**Given text:**
================================

Six principles for designing voice interfaces

Voice interfaces are becoming more commonplace, but our expectations of them still outpace what’s available. Michael Levy, an interaction designer at Fjord, offers six tips for creating engaging voice UIs

Voice interfaces are becoming more commonplace. But they have a long way to go before their impact matches that of the mouse or the touch screen.

Right now, voice interfaces aren’t much more than a way to transfer information, replicating the basic commands and functions of other kinds of interfaces. We’re still in the novelty stage. We’re still getting to know the medium. Telling Alexa to turn on NPR without getting off the couch is a convenience, but the voice interaction itself is just a means to an end.

For voice interfaces to move past novelty, they’ll have to be engaging

For voice interfaces to move past novelty, they’ll have to be engaging. This isn’t a trivial task. It is a genuinely new way of interacting. We don’t yet know how to make a voice interface feel as engaging as playing Monument Valley, or diving deeper into the world of [puzzle game] Myst, because the standards and frameworks that allowed those interfaces to thrive haven’t been fully established for voice yet. However, they are starting to emerge.

This presents a great opportunity for designers, and working in this space requires a special kind of creativity – one that combines empathy with a solid understanding of how systems work.

At Fjord, we’ve developed six principles for creating engaging interfaces. Think of it as a guide to designing intelligent and intuitive systems – systems that won’t mistakenly order expensive dolls’ houses or have you yelling at your device in frustration.

1. Create a conversational bubble

The model for voice interfaces is the same model we use with each other: conversation. We’ve developed some rather high expectations around conversations and when our voice interfaces don’t live up to them, we’re immediately put off, even if we can’t explain exactly why.

One of the unacknowledged features of a conversation between two people is the small pool of shared memory that is built up between them. If you and your co-worker start talking about Carol in HR and a minute later you say “she” instead of using her name, the other person knows you’re still talking about Carol.

Right now, this is beyond most voice interfaces. Google is starting to build this into its voice assistant as it rolls out its Home products, but this kind of shared knowledge building is essential to feeling engaging. If a voice UI can build up and tap into that pool, then interactions will start to feel more like a conversation and less like a one-way information retrieval system.

2. Keep it simple

When a person reaches for something to accomplish a task, they’re looking for the path of least resistance or the easiest way to do something. But what seems easy in theory can be much more complex in practice.

Take the eateries in New York’s LaGuardia airport for example. In an effort to make ordering food easier, with fewer waiting staff, the airport installed tablets on each table with a built-in food-ordering app. While this makes some things easier for some people, it also makes some common tasks much more complex. Ordering a cup of coffee used to be accomplished by saying “One coffee, please.” Now it involves a technological middle-man.

In the right circumstances, a little bit of voice can convey a lot of information. But when the wrong kind of interface is shoved into a situation, it becomes the opposite of engaging and begins to feel like a chore. Voice can be great for certain moments, but context will dictate whether it becomes a help or a hassle.

================================

**Supplied data:**
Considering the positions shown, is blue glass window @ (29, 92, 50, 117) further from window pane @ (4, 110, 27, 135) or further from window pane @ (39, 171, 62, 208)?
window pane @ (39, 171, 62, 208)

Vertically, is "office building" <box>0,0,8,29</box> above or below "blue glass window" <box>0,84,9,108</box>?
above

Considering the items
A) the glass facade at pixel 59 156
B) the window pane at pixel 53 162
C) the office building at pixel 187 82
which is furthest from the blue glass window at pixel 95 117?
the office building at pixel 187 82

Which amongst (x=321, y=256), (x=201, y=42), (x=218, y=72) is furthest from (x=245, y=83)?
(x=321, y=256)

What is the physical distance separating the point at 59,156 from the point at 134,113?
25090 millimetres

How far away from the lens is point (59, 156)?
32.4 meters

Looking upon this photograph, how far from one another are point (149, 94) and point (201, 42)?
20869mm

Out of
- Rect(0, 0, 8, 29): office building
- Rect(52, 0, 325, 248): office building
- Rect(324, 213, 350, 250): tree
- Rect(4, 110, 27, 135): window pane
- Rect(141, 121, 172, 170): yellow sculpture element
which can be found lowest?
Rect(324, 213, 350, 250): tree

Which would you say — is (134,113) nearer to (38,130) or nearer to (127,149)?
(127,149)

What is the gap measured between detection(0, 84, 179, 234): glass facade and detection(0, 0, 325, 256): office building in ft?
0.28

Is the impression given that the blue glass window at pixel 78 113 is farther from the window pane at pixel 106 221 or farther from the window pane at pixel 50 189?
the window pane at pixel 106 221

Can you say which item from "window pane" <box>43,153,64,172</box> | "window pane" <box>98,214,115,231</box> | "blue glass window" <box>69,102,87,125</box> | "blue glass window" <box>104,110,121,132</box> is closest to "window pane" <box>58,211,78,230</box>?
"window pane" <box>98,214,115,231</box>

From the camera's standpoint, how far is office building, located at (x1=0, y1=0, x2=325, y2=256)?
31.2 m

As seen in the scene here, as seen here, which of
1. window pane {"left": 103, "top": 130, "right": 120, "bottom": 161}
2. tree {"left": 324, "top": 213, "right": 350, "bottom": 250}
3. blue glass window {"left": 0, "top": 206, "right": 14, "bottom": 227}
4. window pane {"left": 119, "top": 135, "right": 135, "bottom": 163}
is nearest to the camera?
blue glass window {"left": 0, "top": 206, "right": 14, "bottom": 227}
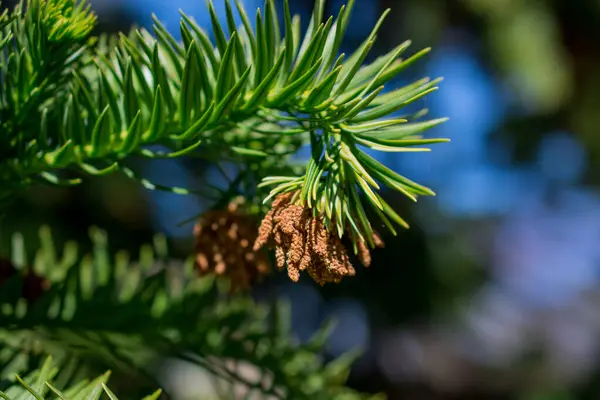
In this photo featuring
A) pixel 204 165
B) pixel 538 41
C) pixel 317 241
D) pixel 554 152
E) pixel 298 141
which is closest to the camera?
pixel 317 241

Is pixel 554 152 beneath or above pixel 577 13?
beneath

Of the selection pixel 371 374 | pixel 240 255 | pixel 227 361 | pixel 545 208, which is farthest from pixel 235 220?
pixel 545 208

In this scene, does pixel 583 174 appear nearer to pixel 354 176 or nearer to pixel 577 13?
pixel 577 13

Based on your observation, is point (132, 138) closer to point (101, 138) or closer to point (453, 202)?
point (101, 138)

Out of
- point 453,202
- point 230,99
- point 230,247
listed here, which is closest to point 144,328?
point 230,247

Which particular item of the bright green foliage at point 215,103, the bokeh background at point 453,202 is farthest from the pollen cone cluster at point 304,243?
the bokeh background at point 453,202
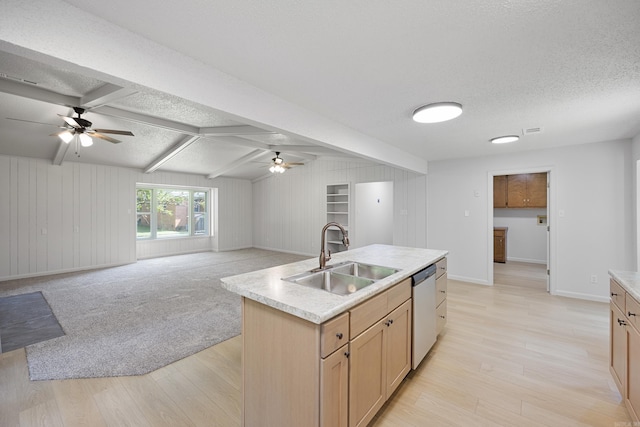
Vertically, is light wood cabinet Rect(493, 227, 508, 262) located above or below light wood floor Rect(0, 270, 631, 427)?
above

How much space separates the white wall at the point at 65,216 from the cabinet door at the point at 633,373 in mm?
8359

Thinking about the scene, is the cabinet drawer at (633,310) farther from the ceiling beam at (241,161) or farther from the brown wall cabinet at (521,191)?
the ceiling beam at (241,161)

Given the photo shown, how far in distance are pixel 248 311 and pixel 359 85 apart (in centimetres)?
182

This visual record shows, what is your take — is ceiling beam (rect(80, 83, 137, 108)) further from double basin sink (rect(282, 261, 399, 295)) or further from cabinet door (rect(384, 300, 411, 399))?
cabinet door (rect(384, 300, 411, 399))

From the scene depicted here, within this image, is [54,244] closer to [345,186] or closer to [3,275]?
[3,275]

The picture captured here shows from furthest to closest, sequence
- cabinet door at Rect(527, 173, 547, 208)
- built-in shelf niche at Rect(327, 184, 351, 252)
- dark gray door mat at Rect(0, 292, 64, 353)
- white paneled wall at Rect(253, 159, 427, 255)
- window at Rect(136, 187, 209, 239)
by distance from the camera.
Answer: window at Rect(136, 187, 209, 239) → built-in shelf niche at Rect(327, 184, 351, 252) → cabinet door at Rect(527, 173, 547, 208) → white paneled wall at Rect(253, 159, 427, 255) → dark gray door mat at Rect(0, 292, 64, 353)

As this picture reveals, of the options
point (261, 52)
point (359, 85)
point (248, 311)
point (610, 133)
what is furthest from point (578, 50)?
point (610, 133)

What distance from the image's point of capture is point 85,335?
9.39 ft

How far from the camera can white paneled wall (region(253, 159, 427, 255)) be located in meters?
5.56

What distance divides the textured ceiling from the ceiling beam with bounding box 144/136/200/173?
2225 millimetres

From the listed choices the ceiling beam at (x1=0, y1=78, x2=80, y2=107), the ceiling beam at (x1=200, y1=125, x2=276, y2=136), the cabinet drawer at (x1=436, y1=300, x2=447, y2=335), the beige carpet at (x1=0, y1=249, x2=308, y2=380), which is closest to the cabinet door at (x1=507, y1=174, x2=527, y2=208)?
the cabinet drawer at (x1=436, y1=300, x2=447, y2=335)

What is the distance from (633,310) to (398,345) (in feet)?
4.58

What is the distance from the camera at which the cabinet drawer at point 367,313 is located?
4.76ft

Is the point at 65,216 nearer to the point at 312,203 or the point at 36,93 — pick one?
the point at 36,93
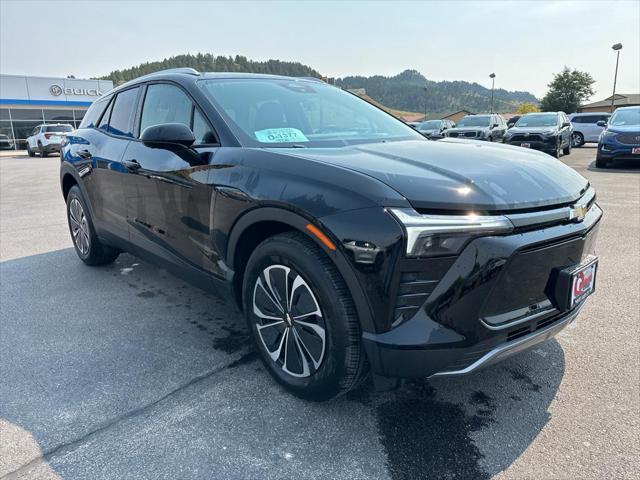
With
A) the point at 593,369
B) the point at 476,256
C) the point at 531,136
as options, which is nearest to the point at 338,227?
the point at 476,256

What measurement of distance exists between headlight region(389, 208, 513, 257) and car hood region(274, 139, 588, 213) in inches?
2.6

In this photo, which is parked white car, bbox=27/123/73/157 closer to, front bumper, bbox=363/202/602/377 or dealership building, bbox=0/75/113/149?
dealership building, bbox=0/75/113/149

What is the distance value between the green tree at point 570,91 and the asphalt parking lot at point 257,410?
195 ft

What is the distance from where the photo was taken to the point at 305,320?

================================

**Actions to take:**
a: Answer these from the article on voice interface design:
(i) At what company does Michael Levy work as an interaction designer?
(ii) Which company is starting to build shared knowledge into its voice assistant as it rolls out its Home products?
(iii) In the LaGuardia airport eateries, where were the food-ordering tablets installed?
b: Resume the article on voice interface design after its last paragraph and carry it forward.

**Results of the tasks:**
a:
(i) Fjord
(ii) Google
(iii) On each table

b:
Apple’s latest ad for voice assistant Siri stars Dwayne Johnson, aka The Rock

3. Guide users from A to B

Repeatable patterns of behaviour build familiarity into interactions. If that doesn’t sound particularly engaging, it’s because it’s not supposed to — it works best when you don’t notice it at all.

If we had to decipher the standard human greeting every time we saw a different person, we might not start too many conversations. The same goes for voice interfaces, and even though wake-words are now broadly familiar to most users, that’s about where it ends — every other piece of the interaction is up for grabs.

When Alexander Graham Bell was developing his newly invented telephone he wanted “Ahoy-hoy” to be the standard salutation for a call. It was, in essence, the wake word of its day. Even though this phrase never caught on, he knew that there had to be new standards set for such new modes of communication. People needed a sequential pattern they could follow, a way to reduce uncertainty around something new.

At the end of the day, it’s not the pattern that makes an interface engaging, it’s the ease of use — the not having to wonder how to use something every time you use it.

4. Know when to be seen, not heard

People have to be aware of the situation in which they’re about to use a voice interface. Contexts shift quickly and Siri often doesn’t understand the concept of “inside voices”. Amazon Alexa has also struggled with this, accidentally ordering dolls houses and adding words uttered in casual conversation to customers’ shopping lists.

An understanding of context – especially if interfaces are working in tandem with other modes of interaction – is key to creating an engaging voice UI. If you’ve ever sent someone in the same room a text message about someone else in that room while maintaining a spoken conversation, then you have some idea of how complex this can get. Right now, that’s something best navigated by human intuition – a voice interface would handle this less delicately.

Understanding what a person needs in a given situation offers a broader value than accomplishing any one task. The public nature of voice makes this a pressing concern – being nervous about Alexa embarrassing you isn’t very engaging, and might put you off using a system altogether.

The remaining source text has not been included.